This article was originally published here
Drug Metab Dispos. 2022 May 3:DMD-AR-2021-000781. doi: 10.1124/dmd.121.000781. Online ahead of print.
Our laboratory has shown that activation of transforming growth factor-b (TGF-b)/Activin receptor-like kinase 1 (ALK1) signaling can increase protein expression and transport activity of organic anion transporting polypeptide 1a4 (Oatp1a4) at the blood-brain barrier (BBB). These results are relevant to treatment of ischemic stroke because Oatp transport substrates such as 3-hydroxy-3-methylglutaryl coenzyme A (HMG CoA) reductase inhibitors (i.e., statins) improve functional neurological outcomes in patients. Advancement of our work requires determination if TGF-b/ALK1 signaling alters Oatp1a4 functional expression differently across brain regions and if such disparities affect CNS statin disposition. Therefore, we studied regulation of Oatp1a4 by the TGF-b/ALK1 pathway, in vivo, in rat brain microvessels isolated from cerebral cortex, hippocampus, and cerebellum using the ALK1 agonist bone morphogenetic protein 9 (BMP-9) and the ALK1 inhibitor LDN193189. We showed that Oatp1a4 protein expression and brain distribution of three currently marketed statin drugs (i.e., atorvastatin, pravastatin, rosuvastatin) were increased in cortex relative to hippocampus and cerebellum. Additionally, BMP-9 treatment enhanced Oatp-mediated statin transport in cortical tissue but not in hippocampus or cerebellum. While brain drug delivery is also dependent upon efflux transporters such as P-glycoprotein (P-gp) and/or Breast Cancer Resistance Protein (Bcrp), our data showed that administration of BMP-9 did not alter the relative contribution of these transporters to CNS disposition of statins.

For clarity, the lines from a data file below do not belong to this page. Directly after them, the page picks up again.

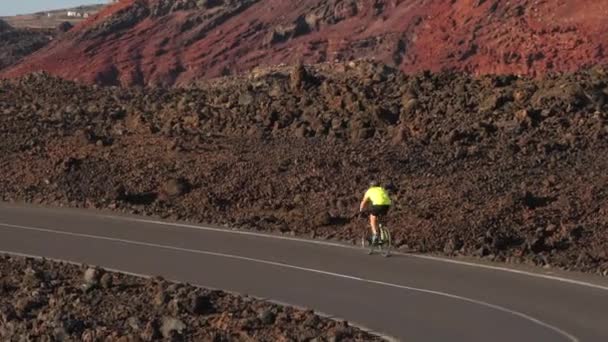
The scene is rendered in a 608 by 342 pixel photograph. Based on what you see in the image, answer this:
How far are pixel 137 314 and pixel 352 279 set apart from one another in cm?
382

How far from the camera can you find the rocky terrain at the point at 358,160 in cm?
2267

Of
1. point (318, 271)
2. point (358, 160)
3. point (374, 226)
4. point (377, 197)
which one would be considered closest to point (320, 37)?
point (358, 160)

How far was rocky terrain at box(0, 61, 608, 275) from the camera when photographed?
74.4ft

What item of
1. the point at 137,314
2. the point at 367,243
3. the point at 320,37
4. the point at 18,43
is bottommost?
the point at 18,43

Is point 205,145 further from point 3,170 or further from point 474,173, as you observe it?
point 474,173

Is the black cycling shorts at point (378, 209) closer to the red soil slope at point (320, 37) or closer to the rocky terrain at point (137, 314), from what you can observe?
the rocky terrain at point (137, 314)

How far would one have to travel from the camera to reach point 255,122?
3288cm

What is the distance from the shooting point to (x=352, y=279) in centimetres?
1806

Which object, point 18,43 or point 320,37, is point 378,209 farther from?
point 18,43

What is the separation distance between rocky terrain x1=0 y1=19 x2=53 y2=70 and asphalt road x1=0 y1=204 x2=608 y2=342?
47781 millimetres

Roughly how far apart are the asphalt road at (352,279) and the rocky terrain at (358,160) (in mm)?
1649

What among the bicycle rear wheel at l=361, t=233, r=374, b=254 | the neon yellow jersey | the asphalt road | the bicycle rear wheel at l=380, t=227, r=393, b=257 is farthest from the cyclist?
the asphalt road

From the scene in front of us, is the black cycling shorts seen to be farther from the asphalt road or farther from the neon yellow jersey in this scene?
the asphalt road

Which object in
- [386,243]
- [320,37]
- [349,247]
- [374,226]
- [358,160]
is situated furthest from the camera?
[320,37]
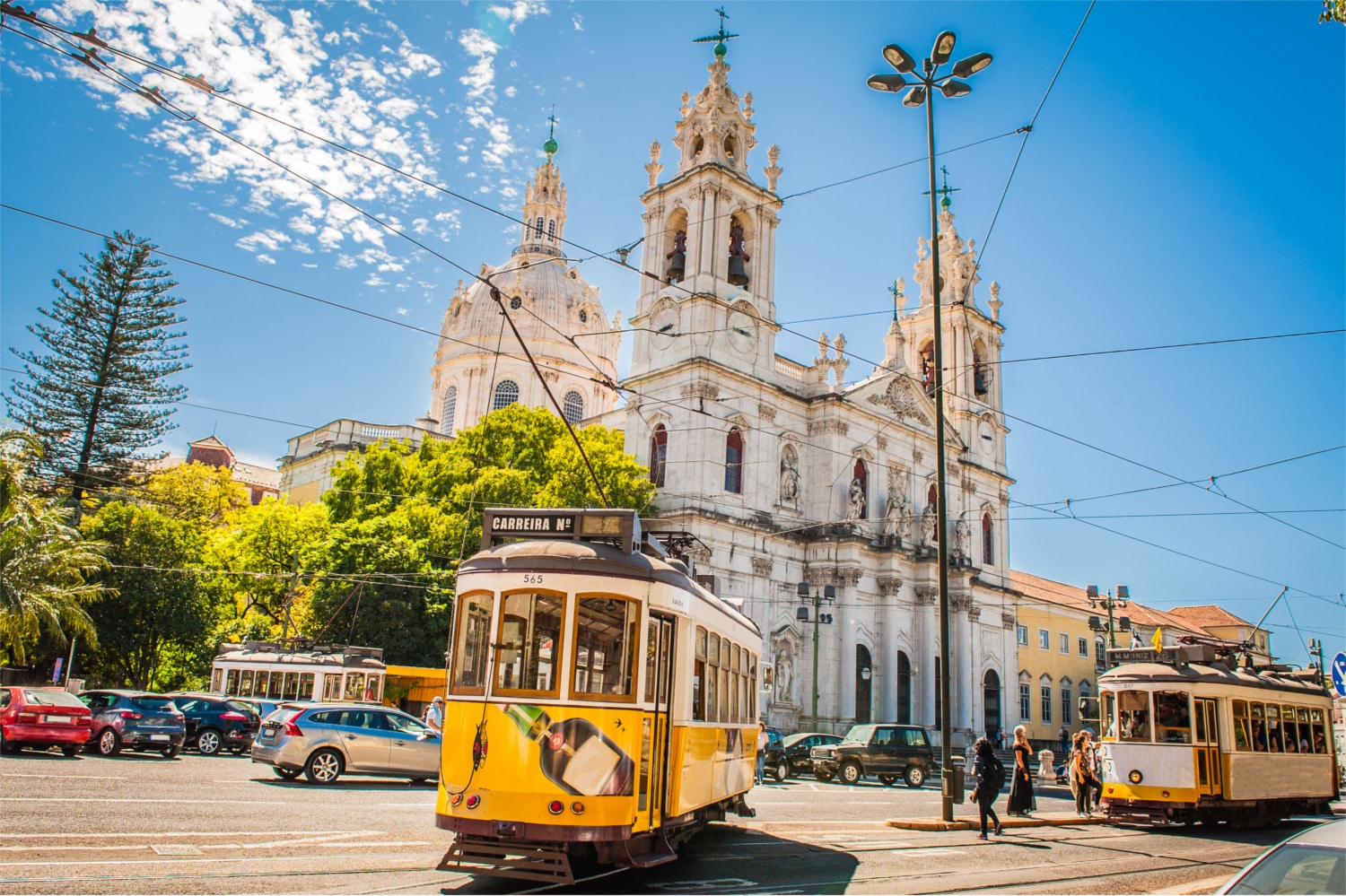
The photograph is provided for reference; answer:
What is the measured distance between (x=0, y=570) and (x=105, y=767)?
12073 millimetres

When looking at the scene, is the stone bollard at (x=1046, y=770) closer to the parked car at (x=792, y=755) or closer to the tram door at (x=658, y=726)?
the parked car at (x=792, y=755)

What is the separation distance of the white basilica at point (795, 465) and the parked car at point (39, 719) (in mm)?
18305

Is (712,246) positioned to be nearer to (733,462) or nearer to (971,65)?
(733,462)

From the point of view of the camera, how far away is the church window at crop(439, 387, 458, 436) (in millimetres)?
60250

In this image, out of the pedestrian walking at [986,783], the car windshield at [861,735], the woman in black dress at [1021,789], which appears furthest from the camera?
the car windshield at [861,735]

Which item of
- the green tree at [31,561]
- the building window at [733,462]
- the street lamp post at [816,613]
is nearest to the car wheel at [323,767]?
the green tree at [31,561]

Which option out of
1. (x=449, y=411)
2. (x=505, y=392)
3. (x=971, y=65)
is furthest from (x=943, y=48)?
(x=449, y=411)

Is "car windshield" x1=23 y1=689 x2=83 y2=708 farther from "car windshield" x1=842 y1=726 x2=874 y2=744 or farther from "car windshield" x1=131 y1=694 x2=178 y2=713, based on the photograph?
"car windshield" x1=842 y1=726 x2=874 y2=744

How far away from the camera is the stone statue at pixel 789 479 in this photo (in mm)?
39500

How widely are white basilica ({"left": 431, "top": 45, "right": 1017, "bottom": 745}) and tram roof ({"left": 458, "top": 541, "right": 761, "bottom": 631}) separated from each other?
2359 cm

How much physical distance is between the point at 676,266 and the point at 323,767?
2835 centimetres

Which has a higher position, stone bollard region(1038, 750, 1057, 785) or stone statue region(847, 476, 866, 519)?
stone statue region(847, 476, 866, 519)

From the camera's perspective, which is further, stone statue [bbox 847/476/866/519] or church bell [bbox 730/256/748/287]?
church bell [bbox 730/256/748/287]

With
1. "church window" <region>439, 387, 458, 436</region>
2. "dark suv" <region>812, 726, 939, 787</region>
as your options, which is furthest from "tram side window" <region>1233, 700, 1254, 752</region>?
"church window" <region>439, 387, 458, 436</region>
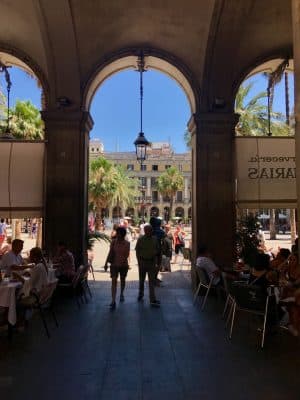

Overall, this study provides evidence for differential regulation of Oatp1a4 by TGF-b/ALK1 signaling across brain regions, knowledge that is critical for development of therapeutic strategies to target Oatps at the BBB for CNS drug delivery. Significance Statement Organic anion transporting polypeptides (Oatps) represent transporter targets for CNS delivery of drugs. We have shown that brain statin uptake via Oatp1a4 is higher in cortex versus hippocampus and cerebellum. Additionally, we have shown that the TGF-b/ALK1 agonist BMP-9 increases Oatp1a4 functional expression, but not that of efflux transporters P-gp and Bcrp, in brain microvessels isolated from cortical tissue. Our in vivo approach provides critical data that will advance therapeutic strategies for neurological diseases where drug development has been challenging.